I am running some experiments using the Java Microbenchmarking Harness, and in particular I am using the GC profiler. I have three questions about interpreting the results of the GC profiler.
Here is my benchmark:
@Benchmark
public void benchmarkPiecewiseDNFModel(Blackhole blackhole) {
// Run the method and consume the output to avoid dead code elimination
PiecewiseCausalModel model = creator.PiecewiseDNFModel(users);
blackhole.consume(model);
}
The method within the benchmark creates a large collection of Boolean formulas in disjunctive normal form. For a single run of this benchmark, with one warmup, I obtained the following results:
Benchmark (users) Mode Cnt Score Error Units
BenchmarkModelCreator.benchmarkPiecewiseDNFModel 650 ss 77.664 s/op
BenchmarkModelCreator.benchmarkPiecewiseDNFModel:gc.alloc.rate 650 ss 809.123 MB/sec
BenchmarkModelCreator.benchmarkPiecewiseDNFModel:gc.alloc.rate.norm 650 ss 65892091888.000 B/op
BenchmarkModelCreator.benchmarkPiecewiseDNFModel:gc.count 650 ss 61.000 counts
BenchmarkModelCreator.benchmarkPiecewiseDNFModel:gc.time 650 ss 332.000 ms
I am trying to interpret these results in the context of a single measurement iteration for this benchmark. I can't seem to find a clear answer to the following questions:
(1) What, precisely, is the GC profiler measuring, especially in gc.alloc.rate.norm? The 65 GB that is being reported is a cumulative number, so it seems like the GC profiler is summing up the memory allocation just before each garbage collection event? Is that accurate? Is it the average amount of memory allocated per second of my operation?

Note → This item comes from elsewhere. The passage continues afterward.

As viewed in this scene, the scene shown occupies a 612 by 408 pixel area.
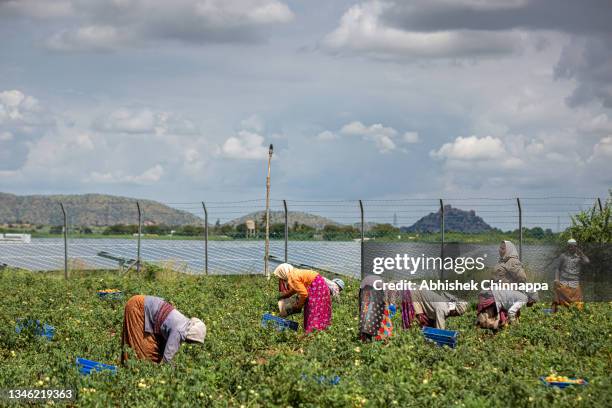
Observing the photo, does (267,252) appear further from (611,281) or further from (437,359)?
(437,359)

(2) How, precisely, is an operation defined? In particular, is an operation a single invocation of the method within my benchmark (creator.PiecewiseDNFModel)? Or, is operation defined In a more fine-grained way to do with different parts of the PiecewiseDNFModel itself?
(3) Is it not somewhat misleading to use the GC profiler to measure the memory footprint of a piece of code given its method of cumulative measurement? For example, if I have an operation which happens to take a long time but that only ever uses up, say, 100MB at a given moment, then the GC profiler will report a large number for gc.alloc.rate.norm, but the actual burden of the process on my machine is very low. It would seem like a profiler which reported on the max memory usage at any one time is more appropriate. If that is right (I am open to objections), then can anyone suggest a more appropriate method of profiling?

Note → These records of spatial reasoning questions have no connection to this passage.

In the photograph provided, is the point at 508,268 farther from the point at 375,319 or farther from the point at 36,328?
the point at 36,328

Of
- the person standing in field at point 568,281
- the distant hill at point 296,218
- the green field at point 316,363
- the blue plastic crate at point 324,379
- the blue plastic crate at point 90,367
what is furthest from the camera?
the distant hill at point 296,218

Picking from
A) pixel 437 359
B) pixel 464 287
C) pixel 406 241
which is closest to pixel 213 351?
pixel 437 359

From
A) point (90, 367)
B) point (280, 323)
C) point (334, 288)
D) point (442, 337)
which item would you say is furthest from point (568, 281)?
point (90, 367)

I thank in advance for clarification that can be provided on these three points.
The answer to your second question is that an 'operation' is each invocation of the @Benchmark
method (unless you override that by annotating the method with @OperationsPerInvocation
), so yes, in your case, it is the number of calls to creator.PiecewiseDNFModel
.
As to your first question, gc.alloc.rate is, as reported, the number of MB/second that your method allocates. gc.alloc.rate.norm is the number of bytes allocated per 'operation' (as defined above) invoked. These are both (as far as I understand) calculation using the same numerator.
As to your third question...
For an object, we can think of it as existing in one of 2 states - in-use, and garbage. An object in-use is one which is reachable and which might be used by the program in the future. An object is garbage if it is not reachable, but hasn't yet been collected. (There is a third state leaked, an object has leaked if it is reachable, will not become unreachable, but will never be used again, but that isn't necessary for this discussion).
Until we run a garbage collection, we have no way of knowing if an object is garbage or not. (In Java, as far as I know, there is no way to run the analysis without then performing the collection). So JMH cannot distinguish between code (c1) that allocates 50 MB during an operation, all of which is in-use until the operation exits, from code (c2) that allocates and then immediately makes unreachable, 10 MB, but does this 5 times per operation. In both cases, the operation allocated 50 MB and that is all that the JMH profiler is aware of.
That said, the primary purpose of something like JMH is to help you to compare two (or more) different implementations of the same "thing". Most often it is the relative difference of those scores which is interesting, not the absolute numbers.